Sunday 29 April 2012

All on my own-io


I think this is the first day on this trip I did not set my alarm clock. It’s not actually very necessary when the mosque does call to prayers at 5 am. This time after it woke me up I was able to get back to sleep for a couple more hours, then wake up slowly and potter around.

I have the apartment to myself. Dr D got up about 5 am to get a flight to Mekele. That meant that when I woke up I could use his en-suite toilet, the one that flushes, instead of mine, which relies on a bucket of water from the shower. If I had been so inclined, I could even have shaved using his hot water tap!

Dr D’s doing a tour around Mekele, Axum and Gondar. I should be meeting him on Friday afternoon to tour the fistula hospital before we each catch different late Friday night flights back to Canada.

Dr A is at the hospital, helping the Norwegian do a workshop on fibreoptic intubation and the use of the glidescope. I don’t expect to see her before I leave for the airport for my flight to Djibouti in a few hours. She flies back to TO on Monday night.

After all the rush of work, lectures and social activity it is nice to have a while to sit and think, and not much to do for a few hours. It is going to be strange to go to a new country all by myself. Maybe the last time I did that was when I went to New Zealand in 1982!

I hope I enjoy Djibouti, and that I am not getting too old to enjoy travelling to new third-world places. I have not really taken to Addis, but it’s a large smoggy city with a lot of drab soviet-style architecture left over from the Derg regime. For a while I had a cold and was under the weather, and then I was pick-pocketed. The apartment is quite spacious, but it is in a rather boring middle class area with a lot of embassies. There are a few decent restaurants in the area but we are bored with all of them by now. Parts of the downtown area are interesting but the begging mothers with babies on their backs are getting to me, and I am too suspicious of everyone who wants to start a conversation with me.

I don’t see anything in the shops I want to buy. Everything Ethiopian seems to be rather odd, not something that would fit in back in Toronto. The art at last night’s restaurant was very interesting and vibrant, but a lot of it included religious symbolism  that I did not understand. The most fascinating was a series of street scenes where the artist had stuck artificially contrasty bits of colour photographs onto the canvas and then painted around them and over parts of them.

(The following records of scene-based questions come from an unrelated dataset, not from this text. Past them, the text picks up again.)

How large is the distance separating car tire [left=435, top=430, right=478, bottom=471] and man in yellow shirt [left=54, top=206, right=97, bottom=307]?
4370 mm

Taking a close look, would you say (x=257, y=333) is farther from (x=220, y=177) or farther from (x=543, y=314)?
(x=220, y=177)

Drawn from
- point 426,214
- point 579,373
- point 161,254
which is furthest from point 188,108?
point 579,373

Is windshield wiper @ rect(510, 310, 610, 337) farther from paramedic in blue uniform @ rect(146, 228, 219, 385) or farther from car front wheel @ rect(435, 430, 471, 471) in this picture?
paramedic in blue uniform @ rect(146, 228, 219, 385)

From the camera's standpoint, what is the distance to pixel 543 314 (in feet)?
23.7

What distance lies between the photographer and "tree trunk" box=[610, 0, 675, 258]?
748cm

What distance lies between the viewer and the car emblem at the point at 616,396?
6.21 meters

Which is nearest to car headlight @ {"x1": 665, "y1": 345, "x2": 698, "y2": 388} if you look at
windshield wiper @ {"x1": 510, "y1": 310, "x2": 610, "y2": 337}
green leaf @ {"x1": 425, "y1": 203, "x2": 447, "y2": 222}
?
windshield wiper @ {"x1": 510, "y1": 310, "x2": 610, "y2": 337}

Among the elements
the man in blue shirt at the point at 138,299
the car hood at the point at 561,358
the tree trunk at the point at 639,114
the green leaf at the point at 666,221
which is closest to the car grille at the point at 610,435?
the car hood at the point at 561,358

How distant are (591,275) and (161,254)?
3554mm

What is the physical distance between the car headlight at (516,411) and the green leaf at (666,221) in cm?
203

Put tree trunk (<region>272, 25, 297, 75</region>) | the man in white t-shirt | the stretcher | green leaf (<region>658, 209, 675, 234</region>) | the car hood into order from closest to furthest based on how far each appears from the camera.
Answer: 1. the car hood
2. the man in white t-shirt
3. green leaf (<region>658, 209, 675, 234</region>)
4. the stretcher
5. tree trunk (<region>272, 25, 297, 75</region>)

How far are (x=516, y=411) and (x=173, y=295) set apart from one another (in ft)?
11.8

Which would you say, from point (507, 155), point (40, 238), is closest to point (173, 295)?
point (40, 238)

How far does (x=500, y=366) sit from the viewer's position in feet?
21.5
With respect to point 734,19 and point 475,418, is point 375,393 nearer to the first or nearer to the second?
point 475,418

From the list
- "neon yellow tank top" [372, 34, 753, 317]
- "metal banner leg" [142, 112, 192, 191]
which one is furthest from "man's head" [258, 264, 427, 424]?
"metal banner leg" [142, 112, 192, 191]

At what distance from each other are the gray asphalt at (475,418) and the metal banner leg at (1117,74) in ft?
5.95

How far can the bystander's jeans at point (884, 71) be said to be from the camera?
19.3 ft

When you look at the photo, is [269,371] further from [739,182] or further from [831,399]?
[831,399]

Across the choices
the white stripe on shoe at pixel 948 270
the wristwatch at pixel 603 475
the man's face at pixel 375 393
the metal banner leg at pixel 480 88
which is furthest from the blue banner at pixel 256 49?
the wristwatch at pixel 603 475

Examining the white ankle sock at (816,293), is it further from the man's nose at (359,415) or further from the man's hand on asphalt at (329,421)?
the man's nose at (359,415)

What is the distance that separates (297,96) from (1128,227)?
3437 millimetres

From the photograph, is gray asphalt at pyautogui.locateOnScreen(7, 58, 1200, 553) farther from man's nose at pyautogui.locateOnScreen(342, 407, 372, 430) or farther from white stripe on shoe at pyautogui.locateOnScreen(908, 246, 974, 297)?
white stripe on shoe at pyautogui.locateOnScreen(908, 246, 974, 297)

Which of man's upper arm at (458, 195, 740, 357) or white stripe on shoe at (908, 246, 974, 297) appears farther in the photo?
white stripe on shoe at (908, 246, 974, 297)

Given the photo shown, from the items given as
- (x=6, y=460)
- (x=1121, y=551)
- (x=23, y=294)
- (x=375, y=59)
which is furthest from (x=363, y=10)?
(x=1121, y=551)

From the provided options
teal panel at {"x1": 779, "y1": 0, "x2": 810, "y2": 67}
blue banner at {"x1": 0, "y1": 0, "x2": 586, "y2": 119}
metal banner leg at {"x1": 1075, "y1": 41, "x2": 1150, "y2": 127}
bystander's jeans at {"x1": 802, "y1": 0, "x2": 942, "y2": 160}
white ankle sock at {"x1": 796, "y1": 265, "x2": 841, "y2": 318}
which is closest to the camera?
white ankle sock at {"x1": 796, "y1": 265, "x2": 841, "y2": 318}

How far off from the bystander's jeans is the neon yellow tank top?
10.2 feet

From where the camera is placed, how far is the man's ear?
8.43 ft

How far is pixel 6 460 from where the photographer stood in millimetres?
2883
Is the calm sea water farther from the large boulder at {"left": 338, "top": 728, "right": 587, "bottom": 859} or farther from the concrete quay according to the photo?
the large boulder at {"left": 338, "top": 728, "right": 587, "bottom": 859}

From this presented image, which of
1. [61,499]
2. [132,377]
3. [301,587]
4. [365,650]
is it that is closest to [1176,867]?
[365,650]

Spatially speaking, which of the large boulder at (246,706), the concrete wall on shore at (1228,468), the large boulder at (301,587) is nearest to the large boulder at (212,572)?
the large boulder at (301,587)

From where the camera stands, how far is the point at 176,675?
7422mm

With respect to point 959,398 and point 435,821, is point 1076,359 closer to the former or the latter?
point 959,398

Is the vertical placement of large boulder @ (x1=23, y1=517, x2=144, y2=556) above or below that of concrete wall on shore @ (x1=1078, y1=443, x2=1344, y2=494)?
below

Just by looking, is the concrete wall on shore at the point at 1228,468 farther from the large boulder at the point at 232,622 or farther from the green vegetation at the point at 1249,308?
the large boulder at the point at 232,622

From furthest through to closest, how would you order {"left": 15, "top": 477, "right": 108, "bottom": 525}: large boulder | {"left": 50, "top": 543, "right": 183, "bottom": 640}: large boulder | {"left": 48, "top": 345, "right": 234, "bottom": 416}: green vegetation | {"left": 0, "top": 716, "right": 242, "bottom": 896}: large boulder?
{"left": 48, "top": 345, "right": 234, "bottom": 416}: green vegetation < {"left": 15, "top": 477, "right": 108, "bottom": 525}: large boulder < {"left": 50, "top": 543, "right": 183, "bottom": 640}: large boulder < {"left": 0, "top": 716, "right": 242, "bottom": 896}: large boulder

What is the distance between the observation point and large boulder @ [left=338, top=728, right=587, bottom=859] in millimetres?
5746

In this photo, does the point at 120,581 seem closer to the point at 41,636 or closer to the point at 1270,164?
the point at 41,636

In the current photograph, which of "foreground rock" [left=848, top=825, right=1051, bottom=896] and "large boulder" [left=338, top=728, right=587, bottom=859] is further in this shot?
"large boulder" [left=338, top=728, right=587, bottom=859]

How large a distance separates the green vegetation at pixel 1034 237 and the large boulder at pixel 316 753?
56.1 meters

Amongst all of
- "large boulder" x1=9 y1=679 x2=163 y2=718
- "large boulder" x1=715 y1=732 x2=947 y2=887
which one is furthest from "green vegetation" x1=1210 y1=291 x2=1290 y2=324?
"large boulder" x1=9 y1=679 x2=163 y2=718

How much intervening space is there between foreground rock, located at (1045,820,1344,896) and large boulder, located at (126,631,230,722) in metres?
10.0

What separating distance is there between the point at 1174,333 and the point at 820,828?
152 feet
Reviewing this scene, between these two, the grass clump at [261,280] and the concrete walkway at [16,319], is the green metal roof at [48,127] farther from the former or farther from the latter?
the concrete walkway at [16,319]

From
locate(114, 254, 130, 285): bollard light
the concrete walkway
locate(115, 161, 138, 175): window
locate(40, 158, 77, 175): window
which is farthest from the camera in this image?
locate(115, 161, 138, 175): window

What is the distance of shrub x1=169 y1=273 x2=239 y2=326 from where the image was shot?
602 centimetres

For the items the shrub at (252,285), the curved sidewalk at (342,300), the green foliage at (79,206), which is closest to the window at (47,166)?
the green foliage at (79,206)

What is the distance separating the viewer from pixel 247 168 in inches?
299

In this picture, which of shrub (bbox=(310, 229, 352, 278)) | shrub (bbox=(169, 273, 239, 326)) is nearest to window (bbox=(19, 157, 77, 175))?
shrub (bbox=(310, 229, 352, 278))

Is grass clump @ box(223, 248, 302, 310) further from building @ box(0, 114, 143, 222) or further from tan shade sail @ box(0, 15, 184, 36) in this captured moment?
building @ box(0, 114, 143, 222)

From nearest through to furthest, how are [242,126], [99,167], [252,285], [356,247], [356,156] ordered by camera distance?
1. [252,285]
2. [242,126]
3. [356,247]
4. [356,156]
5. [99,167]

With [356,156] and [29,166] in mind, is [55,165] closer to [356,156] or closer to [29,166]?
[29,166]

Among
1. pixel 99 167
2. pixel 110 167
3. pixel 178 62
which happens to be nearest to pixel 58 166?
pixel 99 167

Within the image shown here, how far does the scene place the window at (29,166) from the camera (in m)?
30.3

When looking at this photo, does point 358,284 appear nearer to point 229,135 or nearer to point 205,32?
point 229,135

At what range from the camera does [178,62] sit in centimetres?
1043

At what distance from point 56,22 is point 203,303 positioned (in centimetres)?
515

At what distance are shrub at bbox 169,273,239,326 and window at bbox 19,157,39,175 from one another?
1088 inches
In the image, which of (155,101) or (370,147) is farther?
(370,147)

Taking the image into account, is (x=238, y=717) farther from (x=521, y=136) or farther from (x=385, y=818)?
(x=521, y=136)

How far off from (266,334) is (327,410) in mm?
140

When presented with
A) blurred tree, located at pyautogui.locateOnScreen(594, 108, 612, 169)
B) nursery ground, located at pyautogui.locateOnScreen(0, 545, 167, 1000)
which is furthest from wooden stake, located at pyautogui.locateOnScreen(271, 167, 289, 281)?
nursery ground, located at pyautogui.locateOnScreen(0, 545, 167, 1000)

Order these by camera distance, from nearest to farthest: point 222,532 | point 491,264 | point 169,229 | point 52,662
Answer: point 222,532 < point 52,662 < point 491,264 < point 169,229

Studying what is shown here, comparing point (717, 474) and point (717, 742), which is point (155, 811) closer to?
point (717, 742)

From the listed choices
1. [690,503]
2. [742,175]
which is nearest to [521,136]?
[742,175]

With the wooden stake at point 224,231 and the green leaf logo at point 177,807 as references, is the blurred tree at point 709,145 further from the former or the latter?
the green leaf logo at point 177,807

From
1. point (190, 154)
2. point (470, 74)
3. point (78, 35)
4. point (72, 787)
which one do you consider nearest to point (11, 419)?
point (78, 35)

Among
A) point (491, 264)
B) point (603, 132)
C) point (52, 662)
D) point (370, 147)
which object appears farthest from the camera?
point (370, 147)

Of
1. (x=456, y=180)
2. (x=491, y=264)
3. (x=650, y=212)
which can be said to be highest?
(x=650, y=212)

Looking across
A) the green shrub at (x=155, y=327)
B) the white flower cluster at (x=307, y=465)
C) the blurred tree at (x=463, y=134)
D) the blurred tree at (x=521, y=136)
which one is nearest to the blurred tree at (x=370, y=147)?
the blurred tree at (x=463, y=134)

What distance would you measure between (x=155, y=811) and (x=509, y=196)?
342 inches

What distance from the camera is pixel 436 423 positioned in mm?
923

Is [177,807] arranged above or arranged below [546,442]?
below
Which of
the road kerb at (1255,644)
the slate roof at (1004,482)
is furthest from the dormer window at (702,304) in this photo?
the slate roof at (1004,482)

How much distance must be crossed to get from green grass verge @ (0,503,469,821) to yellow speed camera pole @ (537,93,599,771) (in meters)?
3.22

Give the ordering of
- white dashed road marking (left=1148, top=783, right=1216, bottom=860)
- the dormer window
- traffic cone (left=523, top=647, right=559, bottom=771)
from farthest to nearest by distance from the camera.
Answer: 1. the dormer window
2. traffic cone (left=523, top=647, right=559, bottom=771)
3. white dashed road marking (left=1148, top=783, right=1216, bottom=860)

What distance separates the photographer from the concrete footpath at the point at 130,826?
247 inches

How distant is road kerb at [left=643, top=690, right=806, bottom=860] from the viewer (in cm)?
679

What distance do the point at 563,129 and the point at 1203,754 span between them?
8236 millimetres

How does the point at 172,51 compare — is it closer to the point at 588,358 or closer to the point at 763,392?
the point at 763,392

I guess downtown Addis does not have much of the sort of things I am interested in. Dr D is interested in Ethiopian music and passionate about coffee. Dr A. is into girly shopping for ear-rings and other fashion items. Both of them have bonded with the residents over their shopping expeditions in a way I have not been able to. My interest is more in the landscape and mountains, so I enjoyed walking in Entoto, hiking in the Simiens, and the Mountainview Hotel in Lalbibela.

I should stress again how nice most of the people are here. I went into a pharmacy to buy some nail scissors, just about the only thing I forgot to pack. (All air travellers should carry nail scissors in their hand luggage; it gives security something to do, and it makes them feel like they are winning the war on terror when they confiscate them!) I thought they were asking 50 birr, but they refused my 100 birr note and my 50 birr note, then wanted two of my tens. I was a bit confused but started to walk out of the shop with my purchase when they called me back to give me 5 birr change. The price was 15, not 50, a confusion which is so common here many taxi drivers will say “five zero” to avoid confusion. I hate so say it, but if things were the other way around I am not sure I would be so honest!